Friday‚Äôs Congressional Budget Office report on the federal fisc for April…usually a surplus month as tax payments roll in, but the Treasury postponed tax day this year until July 15. We are grateful for such small government favors. Spending more than doubled in April from the year before and revenue fell by 55%. …we are all apparently supposed to be converts to Modern Monetary Theory. This is the view that governments can spend whatever they like because the Federal Reserve can monetize it without economic harm. We may get to test this proposition. …the damage from so much spending will come in two ways. First, in resources misallocated to government rather than into private hands to invest. Second, in the tax increases that the political class will eventually impose, perhaps starting as early as 2021.

As is so often the case, the WSJ is correct in its analysis.

The fiscal crisis won’t be too much red ink. That’s merely the symptom of the real disease, which is that government is getting far too big.

As the editorial warns, this undermines prosperity because resources get diverted from the economy’s productive sector.

And as that spending burden increases, it means more and more pressure for tax increases, which further penalize growth. I’ve already noted that politicians will try to exploit the crisis by imposing a wealth tax, but I think the real prize – in the mind of statists – is a money-gobbling value-added tax.

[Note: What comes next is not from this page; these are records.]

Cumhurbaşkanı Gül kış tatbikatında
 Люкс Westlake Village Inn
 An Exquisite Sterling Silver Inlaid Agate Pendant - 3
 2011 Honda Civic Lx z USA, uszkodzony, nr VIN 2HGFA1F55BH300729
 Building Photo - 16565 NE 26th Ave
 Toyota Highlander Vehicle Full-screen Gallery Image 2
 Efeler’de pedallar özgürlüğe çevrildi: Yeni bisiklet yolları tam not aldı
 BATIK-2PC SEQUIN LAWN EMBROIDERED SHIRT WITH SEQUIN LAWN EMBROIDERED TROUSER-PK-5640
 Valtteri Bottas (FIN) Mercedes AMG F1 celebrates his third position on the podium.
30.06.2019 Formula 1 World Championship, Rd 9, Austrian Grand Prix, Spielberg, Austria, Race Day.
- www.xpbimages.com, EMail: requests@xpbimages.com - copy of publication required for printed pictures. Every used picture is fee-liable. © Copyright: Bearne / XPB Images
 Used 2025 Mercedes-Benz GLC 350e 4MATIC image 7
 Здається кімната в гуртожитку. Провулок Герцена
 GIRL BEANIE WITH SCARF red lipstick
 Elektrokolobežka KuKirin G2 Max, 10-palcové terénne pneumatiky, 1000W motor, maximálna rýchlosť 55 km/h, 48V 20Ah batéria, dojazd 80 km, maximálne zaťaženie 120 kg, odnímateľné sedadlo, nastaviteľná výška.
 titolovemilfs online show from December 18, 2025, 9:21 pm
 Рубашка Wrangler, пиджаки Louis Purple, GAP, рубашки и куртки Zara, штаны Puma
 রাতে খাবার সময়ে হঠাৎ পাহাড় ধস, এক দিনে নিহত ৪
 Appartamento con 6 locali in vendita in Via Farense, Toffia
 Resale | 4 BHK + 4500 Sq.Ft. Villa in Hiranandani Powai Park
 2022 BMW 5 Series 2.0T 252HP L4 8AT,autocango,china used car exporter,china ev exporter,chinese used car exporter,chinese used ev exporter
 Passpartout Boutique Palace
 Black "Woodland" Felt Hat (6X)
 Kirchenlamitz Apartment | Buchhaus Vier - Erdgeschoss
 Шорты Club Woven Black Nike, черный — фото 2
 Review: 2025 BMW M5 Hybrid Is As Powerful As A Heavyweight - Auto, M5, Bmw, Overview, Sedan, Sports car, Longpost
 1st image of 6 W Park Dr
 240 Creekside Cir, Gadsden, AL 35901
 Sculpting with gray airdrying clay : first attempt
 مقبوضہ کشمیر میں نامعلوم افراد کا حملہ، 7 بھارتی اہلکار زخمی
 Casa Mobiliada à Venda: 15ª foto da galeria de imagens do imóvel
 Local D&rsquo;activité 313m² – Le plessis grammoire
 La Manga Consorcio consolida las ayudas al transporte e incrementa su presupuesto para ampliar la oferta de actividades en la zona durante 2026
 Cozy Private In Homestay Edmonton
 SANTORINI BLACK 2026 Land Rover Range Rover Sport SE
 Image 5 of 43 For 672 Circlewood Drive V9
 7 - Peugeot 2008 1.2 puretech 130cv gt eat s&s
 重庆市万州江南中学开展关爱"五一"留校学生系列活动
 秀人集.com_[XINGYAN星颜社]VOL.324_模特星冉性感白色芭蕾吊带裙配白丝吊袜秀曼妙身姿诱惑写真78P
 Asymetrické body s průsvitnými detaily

I’ll close by sharing a chart from Brian Riedl of the Manhattan Institute, which estimates the per-capita burden of inflation-adjusted federal spending in the United States.

The red portion of the chart is coronavirus-related spending, plus future interest payments on the additional borrowing for all that spending, and the blue portion is spending in prior years plus estimates of future spending (already on an upward trajectory because of poorly designed entitlement programs).

That chart does not paint a pretty picture, but Brian’s numbers may be too optimistic. He assumes that the coronavirus-related emergency spending is just temporary and that additional interest on a bigger debt is the only long-run impact.

But if politicians make some of that spending permanent (which will be in their self-interest), then we’ll be traveling even faster in the wrong direction.

All the more reason to impose a spending cap, which is the only major fiscal reform with a track record of success.